> **Written task A**
In the passage about Claudette Colvin, how many rows at the front of the bus were reserved for white passengers?
> **Written task B**
Return the portion of the passage about Claudette Colvin between "9. Claudette Colvin" and "Montgomery buses unconstitutional.", inclusive.
> **Written task C**
Summarize the passage about Claudette Colvin in two sentences.

> **Supplied passage**
....

Sun Dec 1, 2019, 12:54 AM
Dec 2019

.

After school on March 2, 1955, Claudette Colvin walked to downtown Montgomery with three of her classmates. She and her friends were going to take the city bus home from school that day. When they boarded the bus, they sat behind the first five rows, which were reserved for white passengers. A young white woman boarded the bus after Colvin and her friends and found nowhere to sit because the white section was full. Bus drivers had the authority to make black passengers move for white passengers, even if they were sitting in the black section. The bus driver asked Colvin and her friends to get up, which her friends immediately did. She refused to move. On her mind were the lessons she had learned throughout her life, especially during Negro History Month at her school just days before. Though her friends’ seats (one next to Colvin and two across the aisle) were now vacant, the white woman refused to sit in them because, according to Jim Crow laws, black people could not sit next to next to white people. They had to sit behind white people to show their inferiority. When asked again, Colvin refused to get up. The bus driver alerted the traffic police, and three stops later, a traffic officer came onto the bus and asked her why she was sitting there and why she would not get up. She replied, “because it’s my constitutional right,” and told him she was not breaking the segregation law by sitting there. The traffic officer told the bus driver that the police needed to get involved. A stop or two later, two police officers came onto the bus and instructed Colvin to get up. She refused. She later said, “I could not move because history had me glued to the seat…Sojourner Truth’s hands were pushing me down on one shoulder and Harriet Tubman’s hands were pushing me down on another shoulder.” The police officers each grabbed one of her arms, kicked her, threw her books from her lap, and “manhandled” her off the bus. They shoved her in their police car, handcuffed her through the windows, and took her off to jail. She was the first person to be arrested for challenging Montgomery’s bus segregation laws.


https://www.womenshistory.org/articles/girl-who-acted-rosa-parks


.

SunSeeker

(51,559 posts)
9. Claudette Colvin will be honored with a marker at the Parks memorial.
Sun Dec 1, 2019, 01:07 AM
Dec 2019

From the article at the OP link:

Along with the Parks memorial, the city will present two historic markers for Browder v. Gayle – the landmark case that ruled segregation on Montgomery buses unconstitutional.

Aurelia Browder, Mary Louise Smith, Susie McDonald and Claudette Colvin will be honored with the markers.

....

> **Record list**
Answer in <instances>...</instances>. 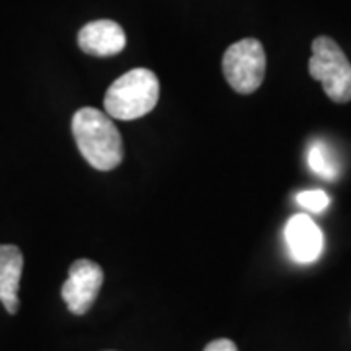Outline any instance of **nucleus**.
Here are the masks:
<instances>
[{"mask_svg": "<svg viewBox=\"0 0 351 351\" xmlns=\"http://www.w3.org/2000/svg\"><path fill=\"white\" fill-rule=\"evenodd\" d=\"M71 127L78 151L92 168L110 172L121 164L123 141L108 113L96 108H80L73 115Z\"/></svg>", "mask_w": 351, "mask_h": 351, "instance_id": "obj_1", "label": "nucleus"}, {"mask_svg": "<svg viewBox=\"0 0 351 351\" xmlns=\"http://www.w3.org/2000/svg\"><path fill=\"white\" fill-rule=\"evenodd\" d=\"M160 98L158 76L149 69H133L108 88L104 110L112 119L133 121L151 113Z\"/></svg>", "mask_w": 351, "mask_h": 351, "instance_id": "obj_2", "label": "nucleus"}, {"mask_svg": "<svg viewBox=\"0 0 351 351\" xmlns=\"http://www.w3.org/2000/svg\"><path fill=\"white\" fill-rule=\"evenodd\" d=\"M308 73L322 84L330 100L336 104L351 101V63L334 39L328 36L314 39Z\"/></svg>", "mask_w": 351, "mask_h": 351, "instance_id": "obj_3", "label": "nucleus"}, {"mask_svg": "<svg viewBox=\"0 0 351 351\" xmlns=\"http://www.w3.org/2000/svg\"><path fill=\"white\" fill-rule=\"evenodd\" d=\"M265 64L262 43L254 38L240 39L223 55V75L234 92L246 96L262 86Z\"/></svg>", "mask_w": 351, "mask_h": 351, "instance_id": "obj_4", "label": "nucleus"}, {"mask_svg": "<svg viewBox=\"0 0 351 351\" xmlns=\"http://www.w3.org/2000/svg\"><path fill=\"white\" fill-rule=\"evenodd\" d=\"M101 285L104 269L88 258H80L69 267V277L61 287V297L71 313L82 316L96 302Z\"/></svg>", "mask_w": 351, "mask_h": 351, "instance_id": "obj_5", "label": "nucleus"}, {"mask_svg": "<svg viewBox=\"0 0 351 351\" xmlns=\"http://www.w3.org/2000/svg\"><path fill=\"white\" fill-rule=\"evenodd\" d=\"M285 239L293 260L299 263H311L318 260L324 248V237L320 226L304 213L289 219L285 226Z\"/></svg>", "mask_w": 351, "mask_h": 351, "instance_id": "obj_6", "label": "nucleus"}, {"mask_svg": "<svg viewBox=\"0 0 351 351\" xmlns=\"http://www.w3.org/2000/svg\"><path fill=\"white\" fill-rule=\"evenodd\" d=\"M125 43L123 27L113 20H94L78 32V47L94 57L117 55L125 49Z\"/></svg>", "mask_w": 351, "mask_h": 351, "instance_id": "obj_7", "label": "nucleus"}, {"mask_svg": "<svg viewBox=\"0 0 351 351\" xmlns=\"http://www.w3.org/2000/svg\"><path fill=\"white\" fill-rule=\"evenodd\" d=\"M24 271V254L14 244H0V302L6 313L16 314L20 308V279Z\"/></svg>", "mask_w": 351, "mask_h": 351, "instance_id": "obj_8", "label": "nucleus"}, {"mask_svg": "<svg viewBox=\"0 0 351 351\" xmlns=\"http://www.w3.org/2000/svg\"><path fill=\"white\" fill-rule=\"evenodd\" d=\"M308 166L313 168V172H316L322 178L334 180L338 176V168L334 164V158L328 151V147L324 143H314L308 151Z\"/></svg>", "mask_w": 351, "mask_h": 351, "instance_id": "obj_9", "label": "nucleus"}, {"mask_svg": "<svg viewBox=\"0 0 351 351\" xmlns=\"http://www.w3.org/2000/svg\"><path fill=\"white\" fill-rule=\"evenodd\" d=\"M297 201L299 205L308 209V211H314V213H320L324 211L328 205H330V197H328L326 191L322 189H311V191H302L297 195Z\"/></svg>", "mask_w": 351, "mask_h": 351, "instance_id": "obj_10", "label": "nucleus"}, {"mask_svg": "<svg viewBox=\"0 0 351 351\" xmlns=\"http://www.w3.org/2000/svg\"><path fill=\"white\" fill-rule=\"evenodd\" d=\"M203 351H239V348H237V343H234L232 339L221 338V339H215V341H211V343H207Z\"/></svg>", "mask_w": 351, "mask_h": 351, "instance_id": "obj_11", "label": "nucleus"}]
</instances>
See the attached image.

....

> **Exercise output A**
The first five rows.

> **Exercise output B**
9. Claudette Colvin will be honored with a marker at the Parks memorial.
Sun Dec 1, 2019, 01:07 AM
Dec 2019

From the article at the OP link:

Along with the Parks memorial, the city will present two historic markers for Browder v. Gayle – the landmark case that ruled segregation on Montgomery buses unconstitutional.

> **Exercise output C**
On March 2, 1955, Claudette Colvin refused a Montgomery bus driver's order to give up her seat for a white woman, telling a traffic officer that it was her constitutional right to sit there. Two police officers then forced her off the bus, handcuffed her, and took her to jail, making her the first person arrested for challenging Montgomery's bus segregation laws.